Collected data
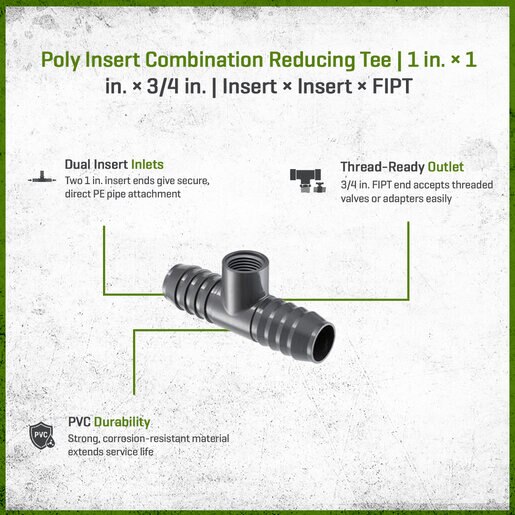 Poly Insert Combination Reducing Tee | 1 in. × 1 in. × 3/4 in. | Insert × Insert × FIPT

Dual Insert Inlets
Two 1 in. insert ends give secure, direct PE pipe attachment

Thread-Ready Outlet
3/4 in. FIPT end accepts threaded valves or adapters easily

PVC

PVC Durability
Strong, corrosion-resistant material extends service life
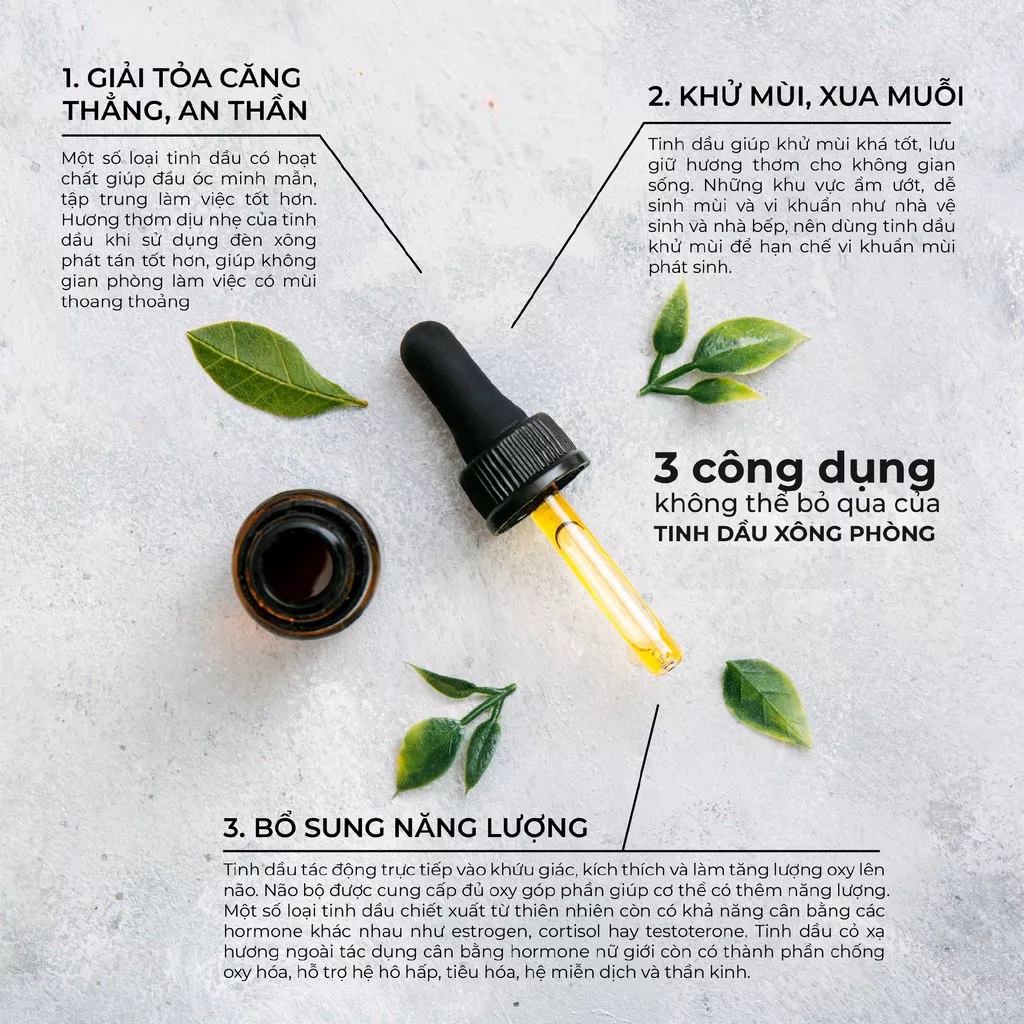 1. GIẢI TỎA CĂNG THẲNG, AN THẦN

Một số loại tinh dầu có hoạt chất giúp đầu óc minh mẫn, tập trung làm việc tốt hơn. Hương thơm dịu nhẹ của tinh dầu khi sử dụng đèn xông phát tán tốt hơn, giúp không gian phòng làm việc có mùi thoang thoảng

2. KHỬ MÙI, XUA MUỖI

Tinh dầu giúp khử mùi khá tốt, lưu giữ hương thơm cho không gian sống. Những khu vực ẩm ướt, dễ sinh mùi và vi khuẩn như nhà vệ sinh và nhà bếp, nên dùng tinh dầu khử mùi để hạn chế vi khuẩn mùi phát sinh.

3 công dụng
không thể bỏ qua của
TINH DẦU XÔNG PHÒNG

3. BỔ SUNG NĂNG LƯỢNG

Tinh dầu tác động trực tiếp vào khứu giác, kích thích và làm tăng lượng oxy lên não. Não bộ được cung cấp đủ oxy góp phần giúp cơ thể có thêm năng lượng. Một số loại tinh dầu chiết xuất từ thiên nhiên còn có khả năng cân bằng các hormone khác nhau như estrogen, cortisol hay testoterone. Tinh dầu cỏ xạ hương ngoài tác dụng cân bằng hormone nữ giới còn có thành phần chống oxy hóa, hỗ trợ hệ hô hấp, tiêu hóa, hệ miễn dịch và thần kinh.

• What this task involves:
Which of the lines above hold the string "thơm"? Pick each of them out.

• Final answer:
Một số loại tinh dầu có hoạt chất giúp đầu óc minh mẫn, tập trung làm việc tốt hơn. Hương thơm dịu nhẹ của tinh dầu khi sử dụng đèn xông phát tán tốt hơn, giúp không gian phòng làm việc có mùi thoang thoảng
Tinh dầu giúp khử mùi khá tốt, lưu giữ hương thơm cho không gian sống. Những khu vực ẩm ướt, dễ sinh mùi và vi khuẩn như nhà vệ sinh và nhà bếp, nên dùng tinh dầu khử mùi để hạn chế vi khuẩn mùi phát sinh.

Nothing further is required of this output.